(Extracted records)
○ ○ ○ ○ ○

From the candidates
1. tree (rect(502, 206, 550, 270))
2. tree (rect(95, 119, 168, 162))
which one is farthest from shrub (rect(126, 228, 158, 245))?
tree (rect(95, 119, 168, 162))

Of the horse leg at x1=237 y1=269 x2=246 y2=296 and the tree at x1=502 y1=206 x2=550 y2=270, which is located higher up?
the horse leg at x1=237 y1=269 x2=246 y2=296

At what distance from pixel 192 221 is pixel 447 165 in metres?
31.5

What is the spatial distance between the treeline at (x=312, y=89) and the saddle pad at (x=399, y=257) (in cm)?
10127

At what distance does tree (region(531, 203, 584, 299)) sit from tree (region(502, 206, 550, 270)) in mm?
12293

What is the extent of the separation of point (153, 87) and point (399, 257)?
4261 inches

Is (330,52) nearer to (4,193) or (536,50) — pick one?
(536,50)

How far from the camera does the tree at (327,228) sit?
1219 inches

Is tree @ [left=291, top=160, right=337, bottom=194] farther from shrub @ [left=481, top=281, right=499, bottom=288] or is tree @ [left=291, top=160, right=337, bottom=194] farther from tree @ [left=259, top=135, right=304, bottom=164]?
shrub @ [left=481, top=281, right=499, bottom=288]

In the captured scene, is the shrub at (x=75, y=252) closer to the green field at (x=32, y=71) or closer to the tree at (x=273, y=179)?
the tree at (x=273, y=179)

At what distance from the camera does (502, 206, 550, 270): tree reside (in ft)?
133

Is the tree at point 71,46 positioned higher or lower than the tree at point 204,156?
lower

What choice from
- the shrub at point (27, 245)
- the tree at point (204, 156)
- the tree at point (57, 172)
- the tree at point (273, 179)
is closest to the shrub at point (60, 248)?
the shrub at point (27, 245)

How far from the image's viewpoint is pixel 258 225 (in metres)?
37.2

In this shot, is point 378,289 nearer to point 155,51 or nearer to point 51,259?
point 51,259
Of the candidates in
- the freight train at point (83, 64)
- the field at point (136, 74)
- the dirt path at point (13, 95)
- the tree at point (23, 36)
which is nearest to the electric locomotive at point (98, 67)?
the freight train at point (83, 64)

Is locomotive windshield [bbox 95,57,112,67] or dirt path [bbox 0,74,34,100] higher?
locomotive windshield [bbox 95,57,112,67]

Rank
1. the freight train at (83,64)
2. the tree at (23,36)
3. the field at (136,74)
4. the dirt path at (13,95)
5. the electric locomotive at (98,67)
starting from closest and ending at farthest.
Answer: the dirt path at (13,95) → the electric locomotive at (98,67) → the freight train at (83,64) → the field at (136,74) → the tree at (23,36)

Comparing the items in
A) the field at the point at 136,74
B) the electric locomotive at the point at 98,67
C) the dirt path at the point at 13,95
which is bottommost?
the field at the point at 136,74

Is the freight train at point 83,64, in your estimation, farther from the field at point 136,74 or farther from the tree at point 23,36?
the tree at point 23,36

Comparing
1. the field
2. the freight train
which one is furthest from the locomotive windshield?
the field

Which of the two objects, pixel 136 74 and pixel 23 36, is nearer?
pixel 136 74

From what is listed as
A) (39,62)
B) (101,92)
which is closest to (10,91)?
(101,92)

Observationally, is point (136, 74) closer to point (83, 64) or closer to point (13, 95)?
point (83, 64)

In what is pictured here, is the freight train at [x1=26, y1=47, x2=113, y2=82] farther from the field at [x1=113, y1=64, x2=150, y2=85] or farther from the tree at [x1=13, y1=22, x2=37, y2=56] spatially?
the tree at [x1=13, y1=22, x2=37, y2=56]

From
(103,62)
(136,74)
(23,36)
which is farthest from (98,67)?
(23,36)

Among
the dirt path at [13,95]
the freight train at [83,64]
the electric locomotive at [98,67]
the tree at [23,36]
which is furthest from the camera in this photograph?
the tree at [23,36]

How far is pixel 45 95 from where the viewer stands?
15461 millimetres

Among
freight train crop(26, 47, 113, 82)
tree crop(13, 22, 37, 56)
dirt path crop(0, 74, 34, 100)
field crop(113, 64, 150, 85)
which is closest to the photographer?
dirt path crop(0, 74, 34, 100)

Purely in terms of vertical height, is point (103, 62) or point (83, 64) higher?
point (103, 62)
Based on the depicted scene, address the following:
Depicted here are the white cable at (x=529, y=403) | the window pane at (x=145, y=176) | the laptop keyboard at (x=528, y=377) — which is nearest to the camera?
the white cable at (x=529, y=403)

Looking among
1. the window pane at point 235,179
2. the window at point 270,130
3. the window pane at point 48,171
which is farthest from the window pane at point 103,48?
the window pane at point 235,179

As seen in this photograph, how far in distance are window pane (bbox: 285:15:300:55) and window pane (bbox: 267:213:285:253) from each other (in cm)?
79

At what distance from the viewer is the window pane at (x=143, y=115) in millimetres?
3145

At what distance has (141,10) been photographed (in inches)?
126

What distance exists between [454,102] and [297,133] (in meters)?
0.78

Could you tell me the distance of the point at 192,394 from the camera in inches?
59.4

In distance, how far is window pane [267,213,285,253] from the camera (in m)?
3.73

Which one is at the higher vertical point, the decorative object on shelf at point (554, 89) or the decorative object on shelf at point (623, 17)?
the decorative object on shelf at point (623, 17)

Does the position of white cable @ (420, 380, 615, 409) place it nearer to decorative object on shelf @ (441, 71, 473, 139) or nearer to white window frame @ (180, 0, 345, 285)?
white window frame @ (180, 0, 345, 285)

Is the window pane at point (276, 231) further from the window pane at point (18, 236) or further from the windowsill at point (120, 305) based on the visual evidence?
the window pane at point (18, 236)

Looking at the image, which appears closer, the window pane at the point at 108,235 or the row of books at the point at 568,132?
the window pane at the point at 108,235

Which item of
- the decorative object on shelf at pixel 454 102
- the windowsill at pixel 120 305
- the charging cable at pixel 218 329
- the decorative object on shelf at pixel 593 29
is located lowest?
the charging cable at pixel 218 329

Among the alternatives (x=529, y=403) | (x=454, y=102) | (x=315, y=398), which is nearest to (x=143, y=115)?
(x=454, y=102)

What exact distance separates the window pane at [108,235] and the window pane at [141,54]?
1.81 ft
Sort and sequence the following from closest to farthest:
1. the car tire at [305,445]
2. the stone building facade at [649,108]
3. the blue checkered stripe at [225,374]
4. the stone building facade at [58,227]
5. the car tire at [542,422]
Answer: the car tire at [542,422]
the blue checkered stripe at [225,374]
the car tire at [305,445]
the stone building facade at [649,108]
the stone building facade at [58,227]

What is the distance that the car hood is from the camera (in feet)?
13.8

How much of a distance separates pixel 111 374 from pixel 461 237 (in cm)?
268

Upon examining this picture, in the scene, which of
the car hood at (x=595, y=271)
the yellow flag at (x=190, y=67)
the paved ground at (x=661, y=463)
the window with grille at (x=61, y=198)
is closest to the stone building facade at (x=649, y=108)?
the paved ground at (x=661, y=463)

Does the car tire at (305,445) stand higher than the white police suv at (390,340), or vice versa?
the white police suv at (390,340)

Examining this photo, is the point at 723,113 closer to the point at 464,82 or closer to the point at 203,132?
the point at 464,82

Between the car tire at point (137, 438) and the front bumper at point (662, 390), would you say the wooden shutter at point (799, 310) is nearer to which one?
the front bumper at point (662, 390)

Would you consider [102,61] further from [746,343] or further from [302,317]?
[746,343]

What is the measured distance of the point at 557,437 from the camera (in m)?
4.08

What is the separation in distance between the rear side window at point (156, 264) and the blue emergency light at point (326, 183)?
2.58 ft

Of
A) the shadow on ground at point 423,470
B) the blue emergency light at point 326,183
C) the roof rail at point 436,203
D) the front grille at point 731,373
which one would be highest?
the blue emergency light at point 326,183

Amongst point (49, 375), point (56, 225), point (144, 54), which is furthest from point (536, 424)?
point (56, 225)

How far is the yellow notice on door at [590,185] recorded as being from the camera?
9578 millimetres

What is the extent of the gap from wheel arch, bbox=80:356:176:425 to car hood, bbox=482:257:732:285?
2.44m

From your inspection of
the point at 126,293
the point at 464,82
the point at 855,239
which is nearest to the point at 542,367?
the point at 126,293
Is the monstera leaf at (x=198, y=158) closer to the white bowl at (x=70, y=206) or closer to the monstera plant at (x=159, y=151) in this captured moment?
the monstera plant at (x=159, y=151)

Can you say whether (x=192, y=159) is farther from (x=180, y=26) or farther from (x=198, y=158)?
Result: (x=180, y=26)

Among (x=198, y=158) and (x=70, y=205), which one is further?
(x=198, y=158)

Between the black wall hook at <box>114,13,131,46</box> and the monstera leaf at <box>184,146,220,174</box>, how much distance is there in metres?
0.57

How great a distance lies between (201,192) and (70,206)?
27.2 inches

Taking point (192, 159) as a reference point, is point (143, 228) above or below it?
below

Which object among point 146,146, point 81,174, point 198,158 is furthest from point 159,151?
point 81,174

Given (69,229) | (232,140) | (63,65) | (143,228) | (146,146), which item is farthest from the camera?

○ ○ ○ ○ ○

# [TASK GOAL]
Can you write out the records starting at the beginning and ending at the line that contains "4261 inches", renaming "saddle pad" to "saddle blanket" and keeping everything else the same?

# [SOLVED EXERCISE]
From the candidates
1. tree (rect(502, 206, 550, 270))
2. tree (rect(95, 119, 168, 162))
which one is farthest from shrub (rect(126, 228, 158, 245))?
tree (rect(95, 119, 168, 162))

Of the horse leg at x1=237 y1=269 x2=246 y2=296 and the tree at x1=502 y1=206 x2=550 y2=270, which is located higher up?
the horse leg at x1=237 y1=269 x2=246 y2=296

At what distance from pixel 192 221 is pixel 447 165 in metres?
31.5

What is the spatial distance between the treeline at (x=312, y=89) and the saddle blanket at (x=399, y=257) (in cm)?
10127

At what distance does tree (region(531, 203, 584, 299)) sit from tree (region(502, 206, 550, 270)) in mm?
12293

What is the extent of the separation of point (153, 87) and point (399, 257)?
4261 inches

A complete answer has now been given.